Rafi menarik laci mejanya, mengambil sebuah buku tabungan kecil yang ia buat sendiri dari buku tulis bekas. Di sana ia mencatat setiap rupiah yang masuk secara detail:
* **15 Februari:** Jual botol bekas - 5.000
* **16 Februari:** Sisa uang jajan - 10.000
* **17 Februari:** Upah mengetik tugas - 2.000
Catatan itu adalah bukti perjuangan kelas bawah yang nyata. Di saat remaja lain di media sosial pamer *healing* atau membeli barang bermerek, Rafi harus berjibaku demi koin lima ratusan. Budaya *gadget* saat ini memang kejam; setiap kali ia membuka Instagram, ia disuguhi standar hidup yang tidak mungkin ia jangkau, membuatnya merasa semakin kecil secara sosial.
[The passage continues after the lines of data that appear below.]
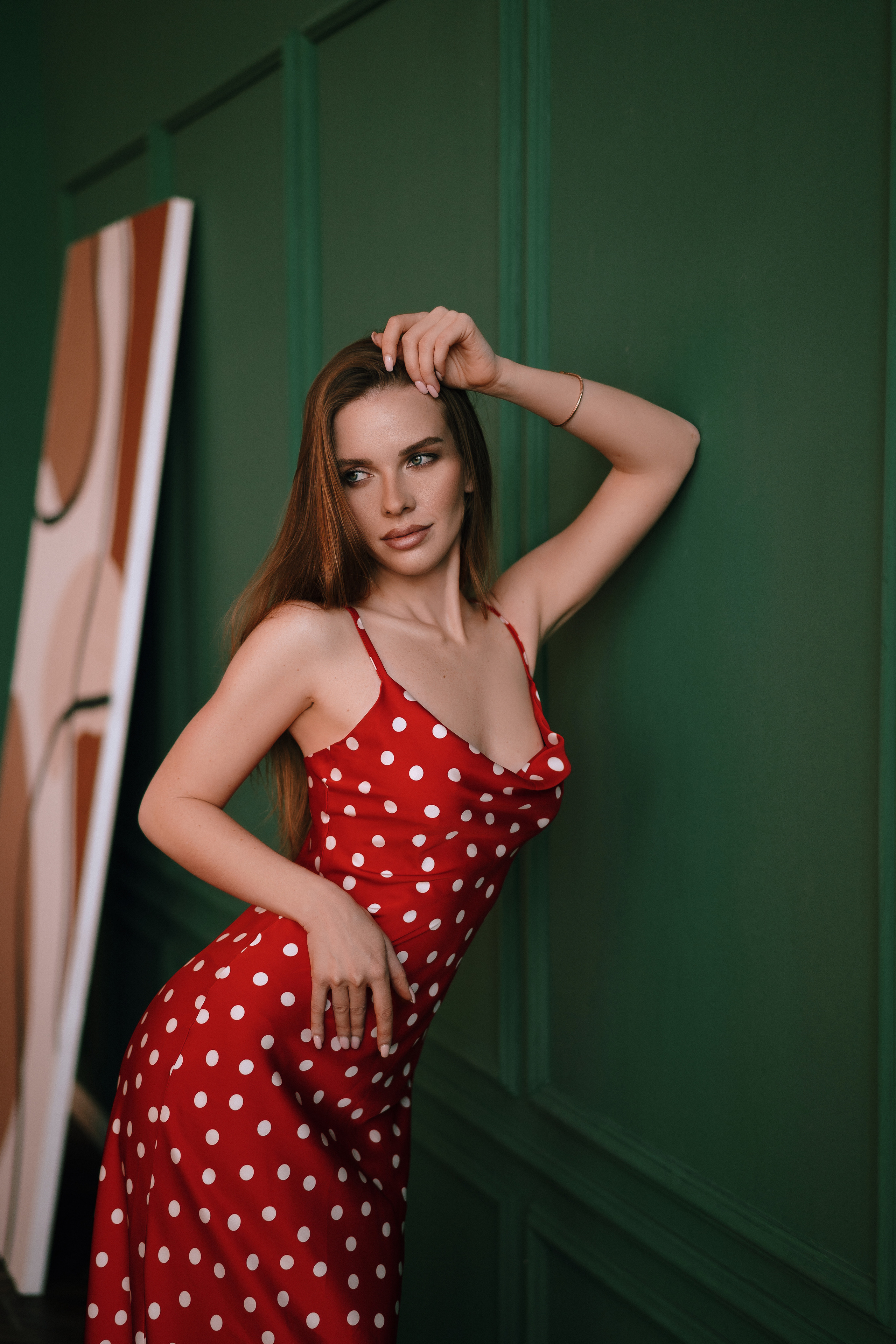 Настя, Oneroom. Фотограф в Хабаровске Екатерина Масальская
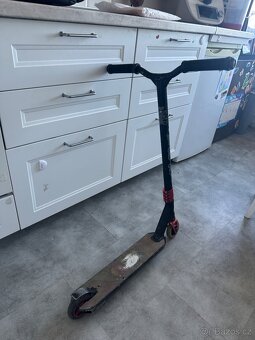 Kolobezka dětská - 4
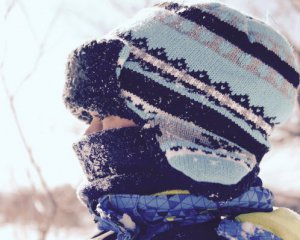 Погода в Украине на 18 января: лютые морозы не отступят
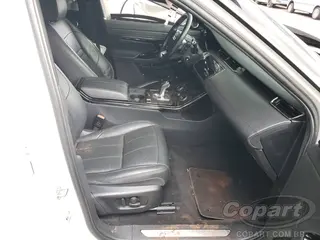 2020 LAND ROVER RANGE ROVER EVOQUE — leilão em Ribeirão Preto/SP (foto 5)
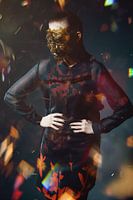 Maske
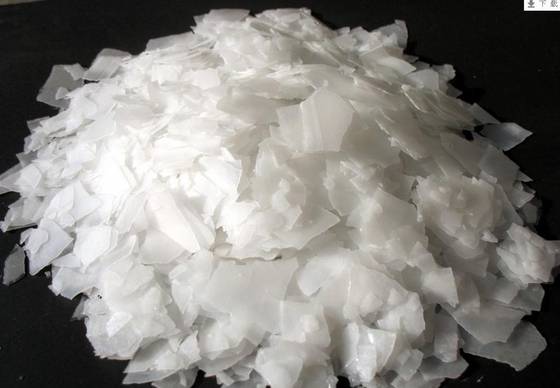 Potassium Hydroxide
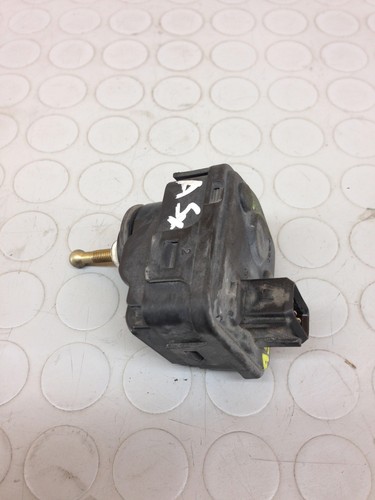 FIAT Punto 1.2 54KW Antrieb Verordnung Blinker Scheinwerfer Vorne Links 46429228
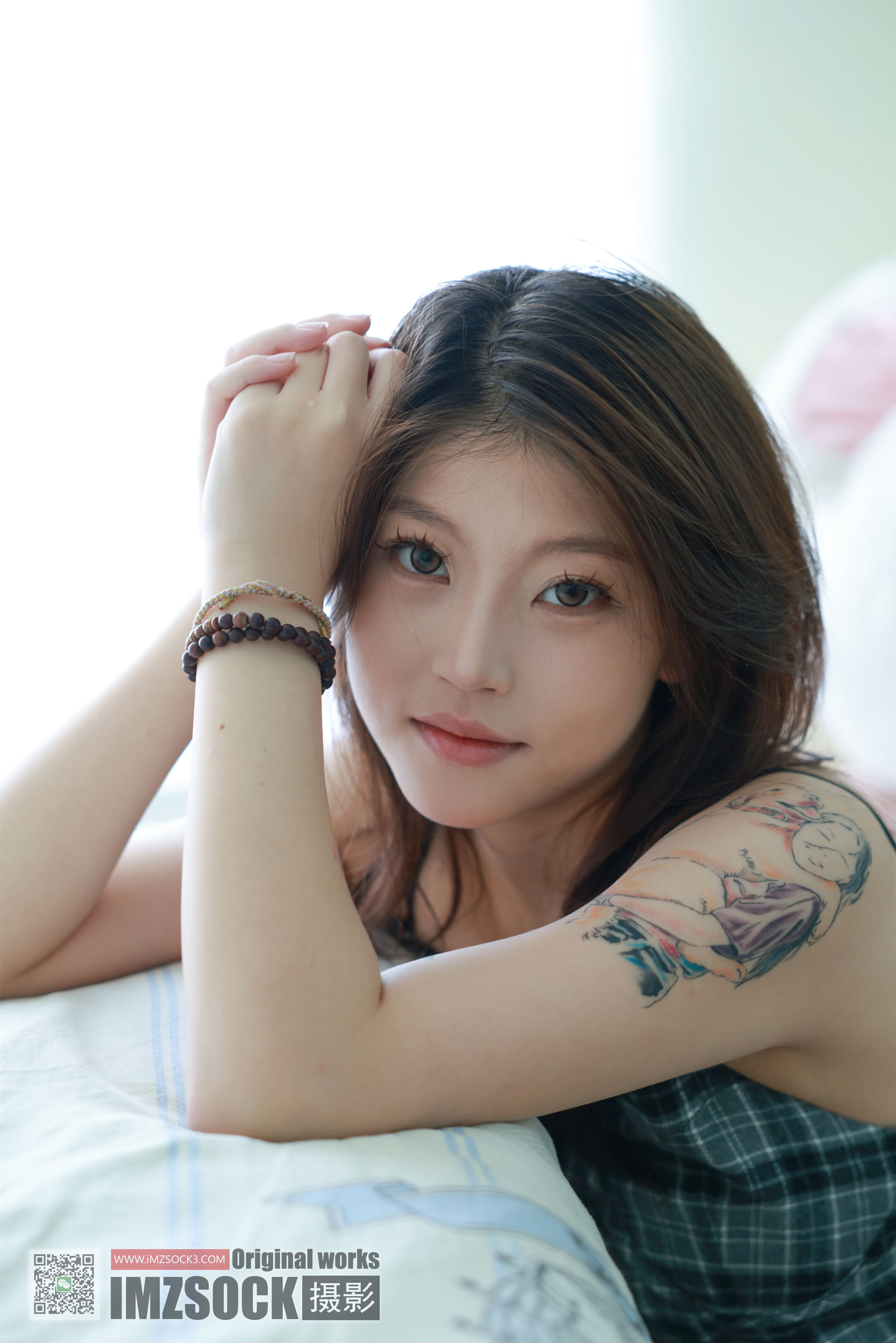 [MZSOCK]爱美足 No.337 毛毛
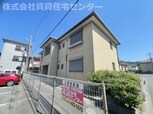 フォーシーズン和歌山Ⅱ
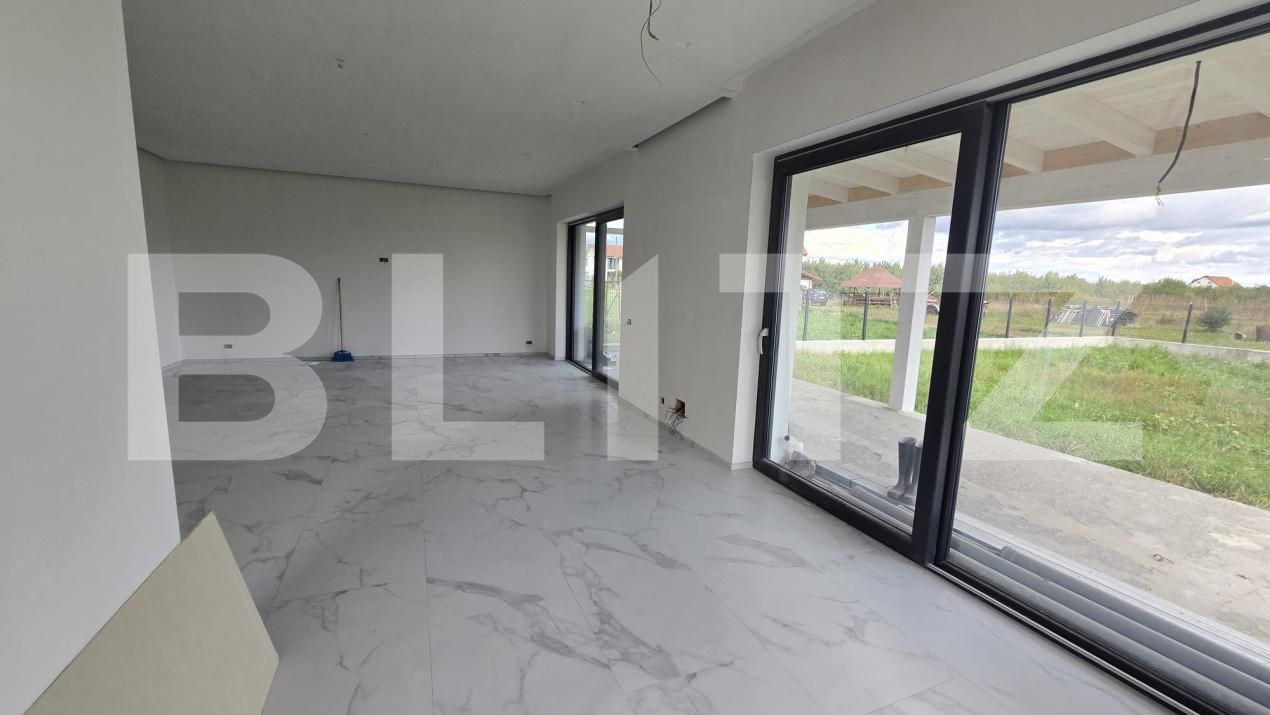 Casa de vânzare 5 camere Paulesti - 178525CV | BLITZ Satu Mare | Poza5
"Tiga ratus ribu," ulang Rafi, mempertegas targetnya. "Besok aku harus cari tambahan. Apa pun caranya."
Ia mulai memasukkan kembali uang-uang itu ke dalam celengan. Karena celengannya sudah rusak, ia menutup bagian bawahnya dengan selotip hitam yang sangat tebal. Ia memeluk celengan itu sebentar. Dinginnya plastik ayam itu terasa kontras dengan telapak tangannya yang hangat oleh keringat kecemasan.
Rafi tahu, perjalanan ke Kisaran bukan sekadar perjalanan fisik sejauh 50 kilometer. Itu adalah pertaruhan harga diri. Ia ingin membuktikan bahwa meski rumahnya bocor saat hujan dan sepatunya sudah mulai menganga, ia tetap bisa memberikan hari yang "manusiawi" untuk orang yang ia sukai.
Ia mematikan lampu belajar. Kegelapan segera menelan kamar kecil itu. Rafi berbaring di kasur, menatap langit-langit kamar yang terlihat samar. Di telinganya, suara detak jam dinding seolah berubah menjadi suara deru mesin bus yang akan membawanya ke Kisaran minggu depan.
"Satu minggu lagi," bisiknya sebelum memejamkan mata.
Pikirannya masih sibuk melakukan kalkulasi. Di dunia Rafi, tidak ada ruang untuk variabel *error*. Satu kesalahan kecil dalam perhitungan biaya bisa berarti ia harus menelan malu di depan Nisa. Dan secara logis, itu adalah risiko yang tidak boleh terjadi.